Vodka eyeballing a risky idea -


Vodka shots in your eye could make you go blind

Some people think it's nothing more than a harmless drinking game. Others say the whole thing's a hoax and that nobody in their right mind would take a vodka shot to the eye.

It's called "vodka eyeballing" and experts say it's neither harmless or fake.

It's a drinking fad that has sparked a surge on YouTube. It's called "vodka eyeballing" and there are over 1,300 videos showing party kids pouring vodka directly into their eyes. One video has gotten more than 150,000 views and experts are worried that other kids are being tempted to do the same.

Why do they do it? Some "eyeballers" think it will get them drunker faster. Others do it just to show off.

Dr. John Nishimoto is a professor at the Southern California College of Optometry.

"They're not thinking of the consequences. They're acting foolishly. They should never, ever do it," Dr. Nishimoto says.

"Getting vodka in the eye is similar to getting a chemical burn, like getting battery acid into the eye. The eye tissue is very delicate and cannot handle the high concentrations of ethanol that's within the vodka and it can lead to a lot of damage to the tissues in the eye and obviously lead to blindness," explains Dr. Nishimoto. 

The alcohol strips away the protective membrane protecting the eye.

He continues by explaining "It continues to burn deeper into the tissues. It actually penetrates deeper and deeper. The pain is very excruciating because the damage to the tissues also affects the nerves."

Dr. John Nishimoto says anyone who gets vodka in their eyes should head for the shower immediately.

"We recommend flushing a minimum of 10 minutes. Sometimes up to 20 minutes. After you've rinsed the eye and if you feel a lot of pain and discomfort, I would recommend that you see your eye care professional as soon as possible," says Dr. Nishimoto. 

Dr. Lyndsay Elliott is a psychologist who counsels troubled teens. She says some of these "eyeballers" have emotional problems.

Dr. Elliott explains, "In my clinical practice I see this everyday. Parents don't want to believe that these types of things exist."

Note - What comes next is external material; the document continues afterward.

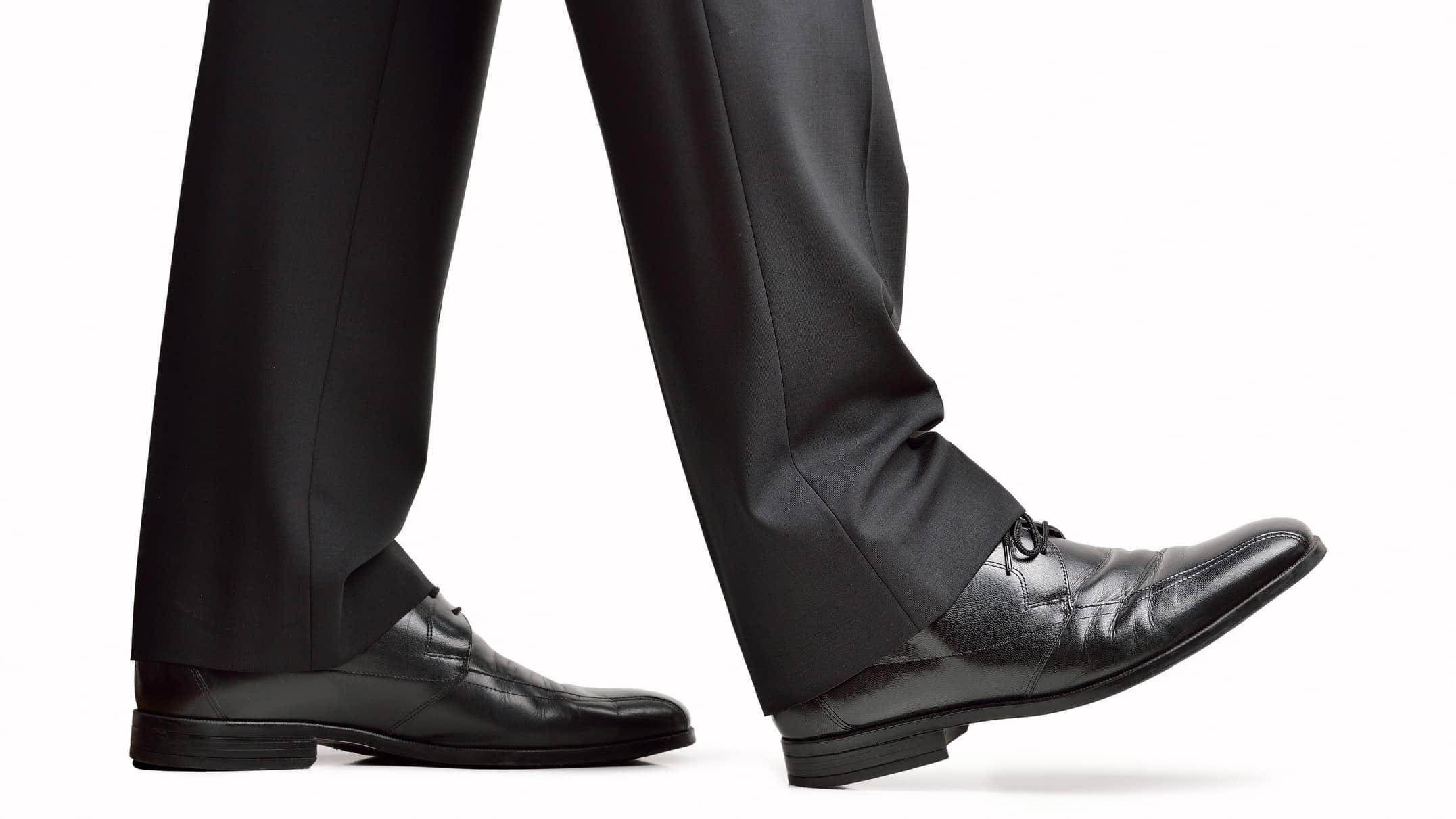 follow warren buffett when buying asx shares represented by business man's legs walking along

She continues to say, "The vodka eyeballing behavior is just a manifestation of whatever's going on underneath, whether it's depression, anxiety whether they're getting bullied at school. Because they're looking at going to these behaviors as a way to get relief from whatever they're struggling with."

Of course, not every eyeballer has a mental health issue. Dr. Elliott says many are just reckless teens who just don't realize the danger of pouring vodka in your eye.

"Teenagers are the most vulnerable to making risky choices because they can't foresee all the consequences of their actions," Elliott says. 

She says parents can help prevent their kids from engaging in harmful stunts like vodka eyeballing through a little role play.

"You want to be able to present scenarios to them where they can think things through and then be able to make a good choice to protect themselves," Elliott states. 

And make sure they fully understand that the party kids they see online are, in reality, at great risk for serious eye trauma and even blindness.

The experts also say parents should remind kids that online video postings of drinking stunts can make such destructive behaviors seem more popular than they really are.